## EXERCISE PROMPT
Please print the material below line for line without changing anything, and leave the pictures out.

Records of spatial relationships
☆ ☆ ☆ ☆
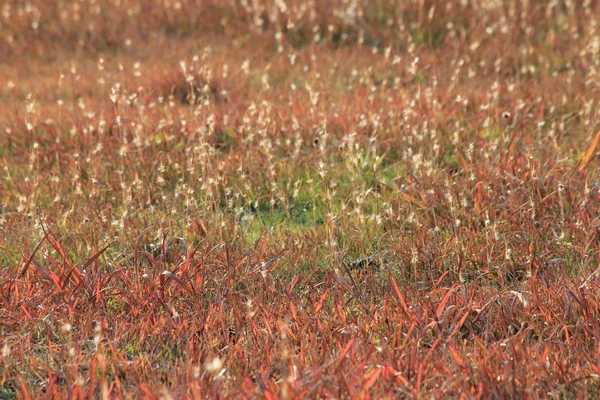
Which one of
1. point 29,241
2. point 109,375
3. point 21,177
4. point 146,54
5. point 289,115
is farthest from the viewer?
point 146,54

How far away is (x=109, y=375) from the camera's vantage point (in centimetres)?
246

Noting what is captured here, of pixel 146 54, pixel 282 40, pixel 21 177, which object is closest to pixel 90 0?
pixel 146 54

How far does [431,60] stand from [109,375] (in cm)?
454

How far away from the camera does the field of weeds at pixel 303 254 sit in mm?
2350

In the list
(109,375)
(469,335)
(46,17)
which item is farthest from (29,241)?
(46,17)

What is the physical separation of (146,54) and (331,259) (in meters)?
4.34

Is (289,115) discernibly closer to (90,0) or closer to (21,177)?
(21,177)

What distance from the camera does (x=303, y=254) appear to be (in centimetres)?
332

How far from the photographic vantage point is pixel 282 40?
22.8 ft

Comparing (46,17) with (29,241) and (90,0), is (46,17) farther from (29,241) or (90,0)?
(29,241)

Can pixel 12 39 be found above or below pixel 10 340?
below

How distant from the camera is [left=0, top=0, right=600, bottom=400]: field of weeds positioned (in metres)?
2.35

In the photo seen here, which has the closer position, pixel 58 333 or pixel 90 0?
pixel 58 333

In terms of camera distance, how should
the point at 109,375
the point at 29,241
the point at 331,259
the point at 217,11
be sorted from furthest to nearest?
1. the point at 217,11
2. the point at 29,241
3. the point at 331,259
4. the point at 109,375
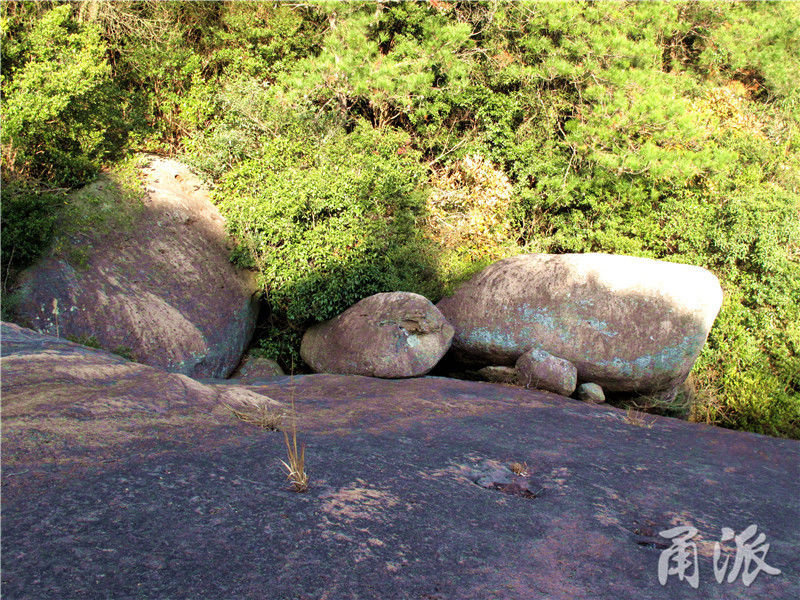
☆ ☆ ☆ ☆
## TASK RESULT
Which one of
1. point 29,241
2. point 109,375
3. point 21,177
4. point 146,54
5. point 289,115
is farthest from the viewer?
point 146,54

How far away is (x=109, y=375) from the camera's vantage point (in centimetres)?
246

Noting what is captured here, of pixel 146 54, pixel 282 40, pixel 21 177, which object is closest to pixel 90 0?
pixel 146 54

How far does [431,60] stand from [109,375] (in cm)?
454

How far away from the camera does the field of weeds at pixel 303 254 sit in mm?
2350

In the list
(109,375)
(469,335)
(46,17)
which item is farthest from (29,241)?
(46,17)

What is the physical separation of (146,54) and (331,259) (in meters)?
4.34

Is (289,115) discernibly closer to (90,0) or closer to (21,177)?
(21,177)

What distance from the camera does (x=303, y=254) appear to be (in centimetres)?
332

How far from the photographic vantage point is pixel 282 40?
22.8 ft

Comparing (46,17) with (29,241) and (90,0), is (46,17) farther from (29,241) or (90,0)?
(29,241)

Can pixel 12 39 be found above or below pixel 10 340?
below

How distant from the camera is [left=0, top=0, right=600, bottom=400]: field of weeds positioned (in metres)?
2.35

In the photo seen here, which has the closer position, pixel 58 333 or pixel 90 0?
pixel 58 333

In terms of camera distance, how should
the point at 109,375
the point at 29,241
the point at 331,259
the point at 217,11
be sorted from furthest to nearest?
1. the point at 217,11
2. the point at 29,241
3. the point at 331,259
4. the point at 109,375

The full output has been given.